— Begin DATA SHOWN —

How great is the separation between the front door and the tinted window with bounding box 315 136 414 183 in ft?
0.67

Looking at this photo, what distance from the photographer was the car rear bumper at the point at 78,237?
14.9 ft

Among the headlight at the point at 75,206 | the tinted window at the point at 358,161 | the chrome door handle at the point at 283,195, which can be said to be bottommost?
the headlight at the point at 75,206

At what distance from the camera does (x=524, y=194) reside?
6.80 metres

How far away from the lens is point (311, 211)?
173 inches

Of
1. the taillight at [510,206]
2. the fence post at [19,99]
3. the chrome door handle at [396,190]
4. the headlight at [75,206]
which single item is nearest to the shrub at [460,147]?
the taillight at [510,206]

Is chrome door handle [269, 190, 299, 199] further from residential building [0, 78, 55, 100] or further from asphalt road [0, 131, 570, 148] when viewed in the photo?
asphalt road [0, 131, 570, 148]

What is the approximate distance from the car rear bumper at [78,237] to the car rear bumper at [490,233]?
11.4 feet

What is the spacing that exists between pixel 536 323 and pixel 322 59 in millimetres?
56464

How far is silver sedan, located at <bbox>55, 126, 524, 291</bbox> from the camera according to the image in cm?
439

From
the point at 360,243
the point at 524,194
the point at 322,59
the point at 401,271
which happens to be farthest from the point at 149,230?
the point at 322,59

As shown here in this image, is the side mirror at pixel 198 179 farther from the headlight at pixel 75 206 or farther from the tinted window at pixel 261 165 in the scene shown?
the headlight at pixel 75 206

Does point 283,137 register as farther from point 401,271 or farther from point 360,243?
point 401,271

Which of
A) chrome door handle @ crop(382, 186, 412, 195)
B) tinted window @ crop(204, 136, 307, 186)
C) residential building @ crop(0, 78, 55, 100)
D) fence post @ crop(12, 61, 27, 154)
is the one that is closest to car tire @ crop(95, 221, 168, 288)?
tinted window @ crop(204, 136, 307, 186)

— End DATA SHOWN —

WHAT YOU NEED TO DO: Can you arrange every line of the items above as a JSON list of strings, with one string per line and blank lines left out?

RESPONSE:
[
  "How great is the separation between the front door and the tinted window with bounding box 315 136 414 183 in ft?",
  "0.67",
  "Looking at this photo, what distance from the photographer was the car rear bumper at the point at 78,237?",
  "14.9 ft",
  "Among the headlight at the point at 75,206 | the tinted window at the point at 358,161 | the chrome door handle at the point at 283,195, which can be said to be bottommost?",
  "the headlight at the point at 75,206",
  "At what distance from the camera does (x=524, y=194) reside?",
  "6.80 metres",
  "How far away from the lens is point (311, 211)?",
  "173 inches",
  "Of",
  "1. the taillight at [510,206]",
  "2. the fence post at [19,99]",
  "3. the chrome door handle at [396,190]",
  "4. the headlight at [75,206]",
  "which single item is nearest to the shrub at [460,147]?",
  "the taillight at [510,206]",
  "Is chrome door handle [269, 190, 299, 199] further from residential building [0, 78, 55, 100] or further from asphalt road [0, 131, 570, 148] when viewed in the photo?",
  "asphalt road [0, 131, 570, 148]",
  "What is the approximate distance from the car rear bumper at [78,237] to the car rear bumper at [490,233]?",
  "11.4 feet",
  "What is the spacing that exists between pixel 536 323 and pixel 322 59 in millimetres?",
  "56464",
  "How far is silver sedan, located at <bbox>55, 126, 524, 291</bbox> from the camera according to the image in cm?",
  "439",
  "From",
  "the point at 360,243",
  "the point at 524,194",
  "the point at 322,59",
  "the point at 401,271",
  "which happens to be farthest from the point at 149,230?",
  "the point at 322,59",
  "As shown here in this image, is the side mirror at pixel 198 179 farther from the headlight at pixel 75 206 or farther from the tinted window at pixel 261 165 in the scene shown?",
  "the headlight at pixel 75 206",
  "Does point 283,137 register as farther from point 401,271 or farther from point 360,243?",
  "point 401,271",
  "Which of",
  "A) chrome door handle @ crop(382, 186, 412, 195)",
  "B) tinted window @ crop(204, 136, 307, 186)",
  "C) residential building @ crop(0, 78, 55, 100)",
  "D) fence post @ crop(12, 61, 27, 154)",
  "is the one that is closest to car tire @ crop(95, 221, 168, 288)?",
  "tinted window @ crop(204, 136, 307, 186)"
]